Tu te considères comme un précurseur, un novateur ?

Absolument pas. Juste le sentiment d’avoir, à un moment donné, trouvé un équilibre, quelque chose de réellement personnel. J’ajoute et j’insiste : Klimperei ne se résume pas à de la toy-music.


Quand on parle de musique avec des instruments-jouets, on peut imaginer que celle-ci est destinée à des enfants. Est-ce le cas ?

Non. Il y a eu des projets spécifiquement orientés « enfants », dont Copains comme cochons, chez Milan ; pour le reste, c’est simplement de la musique (que des enfants peuvent écouter aussi, bien sûr). On va dire qu’il y a plusieurs niveaux de lecture.


Ce clin d’œil à l’enfance dans ta musique, traduit-il un côté mélancolique, nostalgique, de la personnalité du musicien que tu es  ?

Ce n’est pas « un clin d’œil », c’est une composante, au même titre de beaucoup d’autres choses. La question est du reste un peu confuse et orientée. Le lien entre enfance, mélancolie et musique est un artefact. Notamment, « enfance » n’implique pas nécessairement « mélancolie, nostalgie ». D’autre part, il me semble que la musique de Klimperei n’est pas que mélancolique. Elle est également joyeuse, sérieuse, sotte, cérébrale, etc. Pour mémoire, et ce n’était pas par hasard, la trilogie parue au Japon en 2002, trois albums publiés simultanément : Pimpant, Triste, Sérieux.
Ceci dit, il me semble que l’artiste, non : tout individu — se doit (mais cela ne se décrète pas) de laisser s’exprimer la part enfant de sa personnalité. Après tout, dans jouer de la musique, il y a jouer. Et puis, oui, pour moi l’enfance est un terreau d’une richesse immense. C’est un peu comme si tout était dit, pensé, envisagé avant 10, 12 ans. Le reste, ensuite, c’est juste de la mise en forme, de la rumination, que la maturité, sans doute, permet…


Quel enfant étais-tu ?
J’étais fils unique, facilement sociable, ce me semble, mais aussi appréciant la solitude. Premier de la classe ou quasi tout le primaire (après ça se gâte).

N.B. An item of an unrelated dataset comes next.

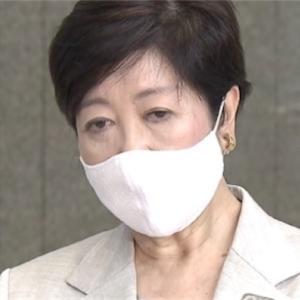 小池都知事「非常に大きい数字。これは警告」 東京で過去最多366人の感染確認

Quel est ton premier souvenir musical ?

J’ai grandi dans un milieu musicalement inculte (ce n’est pas une récrimination, c’est factuel). Je crois avoir entendu, enfant, la flûte des Andes (el condor passa), le Boléro de Ravel, Cavalerie légère (Franz Von Suppe) et autres morceaux « pittoresques » (le vol du bourdon, une nuit sur le mont chauve, etc.)… Difficile de dire quel fut le premier mais c’est ce jus-là. J’ajoute, parce que la chronologie est confuse, que mes parents tenaient un bar sans alcool (si si) à Nancy, j’allais à la maternelle, donc 1964 environ, et nous avions un juke-box.
Ceci étant, le premier bouleversement musical : l’écoute de Meddle (Pink Floyd), j’ai 12, 13 ans, sans aucune préparation, oserais-je dire. Je parle de la face Echoes. Je n’ai rien compris à ce que j’entendais, j’étais profondément désorienté et en même temps la certitude, l’intuition qu’il y avait là quelque chose d’important (pour moi tout au moins).

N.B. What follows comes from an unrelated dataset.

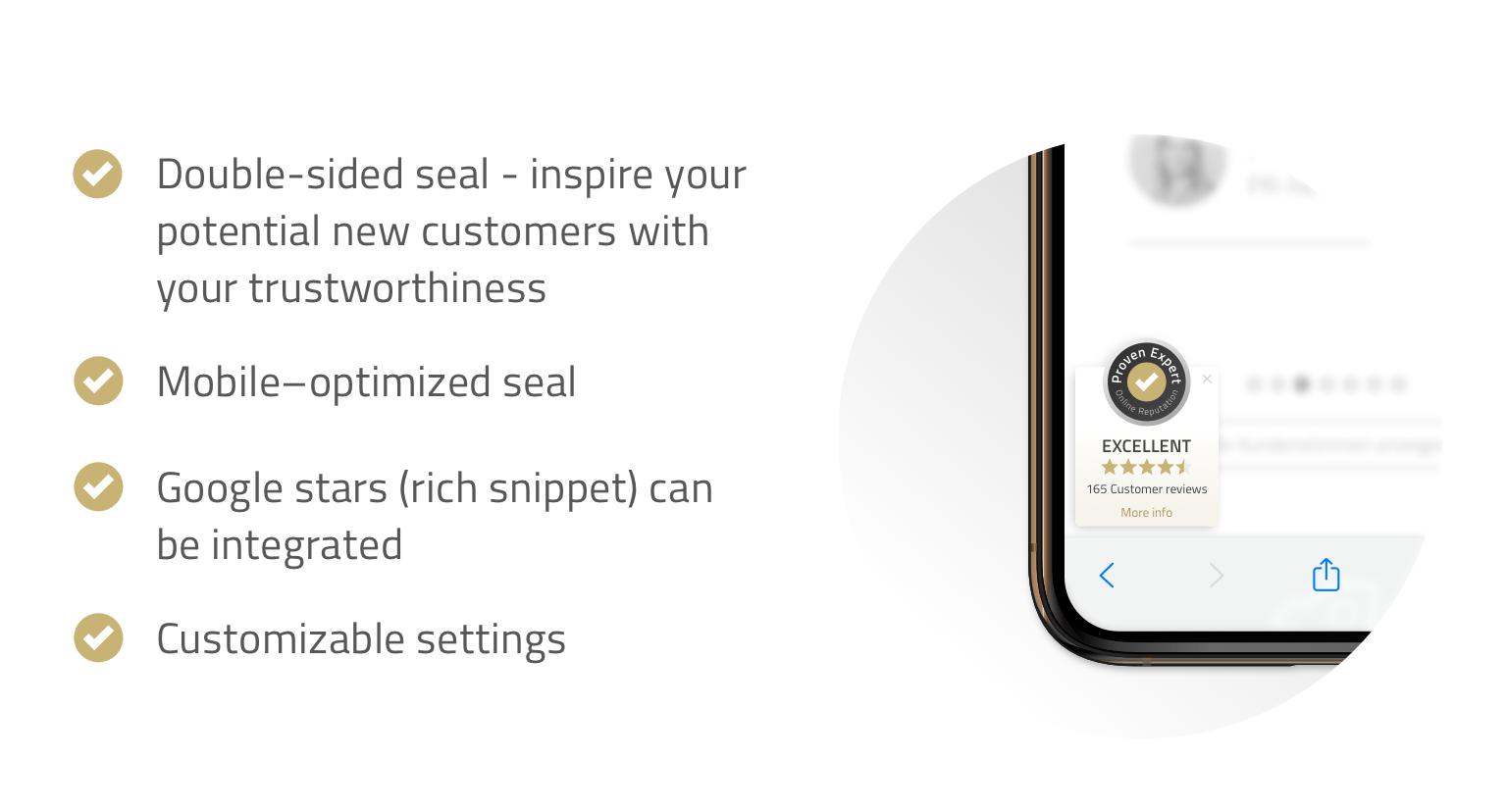 The ProvenExpert PRO Seal - Your advantages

Quand et comment en es-tu venu à faire de la musique ?

Tu veux dire « en vrai » ? Le moment pour moi est précis : le jour un quelqu'un, qui passait par là, me montre comment construire tous les accords mineurs et majeurs sur le vieux piano désaccordé qui trône inutilement dans la grande salle du bas (nous habitons une sorte de maison associative, le rez-de-chaussée est une immense salle avec estrade, et piano).

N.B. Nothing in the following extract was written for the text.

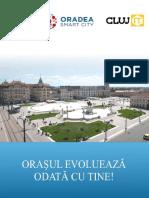 PREZENTARE-brosura2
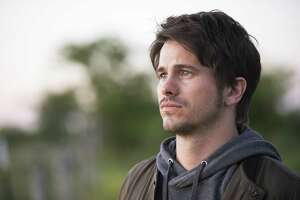 """Jason Ritter got emotional just recalling the tearful scene in San Antonio's airport, which serves as the climax of the pilot of a new hopeful and humorous drama coming to ABC this fall, """"Kevin (Probably) Saves the World."""""""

Quel est le genre de ta musique, comment la définis-tu ?

Question difficile (puisqu’elle aborde la notion de « genre ») ! Citons Wikipédia : « D'après l'encyclopédie Larousse, le genre musical est un « ensemble de formes de même caractère, réunies par leur destination (par exemple la musique de chambre) ou par leur fonction (par exemple la musique sacrée) ». Le genre musical est un concept sans limites précises, il est impossible de faire une liste complète des genres ou styles. La dénomination d’un genre peut venir d’une expression qui a marqué une scène musicale (Krautrock), de techniques ou sources sonores utilisées par le genre musical (techno, synthpop), de son origine géographique (miami bass, UK garage), ou de l’intention que porte le style (rock psychédélique). »
Source sonore : principalement instrumentale. La proportion d’instruments acoustiques et d’objets sonores, jouets, morceaux de bois, élastiques… est importante. La part du chant est marginale.
Lieu de destination : c’est une musique de studio (et plus précisément enregistrée à la maison, en « home-studio ») destinée à une écoute attentive. Très très peu de prestations « live ».
Les morceaux sont généralement courts. Voire très courts. A noter qu’avec les temps, le format s’allonge, si j’ose dire, et certains des derniers albums (iwm-5 notamment) voient la tendance s’inverser…
Rôle social : c’est une musique d’écoute. Je le souhaite.


Y a-t-il des écarts entre la perception de ton travail et celle du public ?

Sans doute, mais je n’en sais rien et cela n’a pas d’importance. J’ai toujours cru à la polysémie comme signe de bonne santé pour la création en général : l’œuvre s’en va vivre sa vie autonome, est perçue « comme ci » ou « comme ça » et surtout ne supporte pas d’explication. A mon sens si l’on doit expliciter son travail artistique, c’est que c’est raté. D’autant que, de mon point de vue, la dimension émotionnelle prime largement sur un aspect « intellectuel », disons.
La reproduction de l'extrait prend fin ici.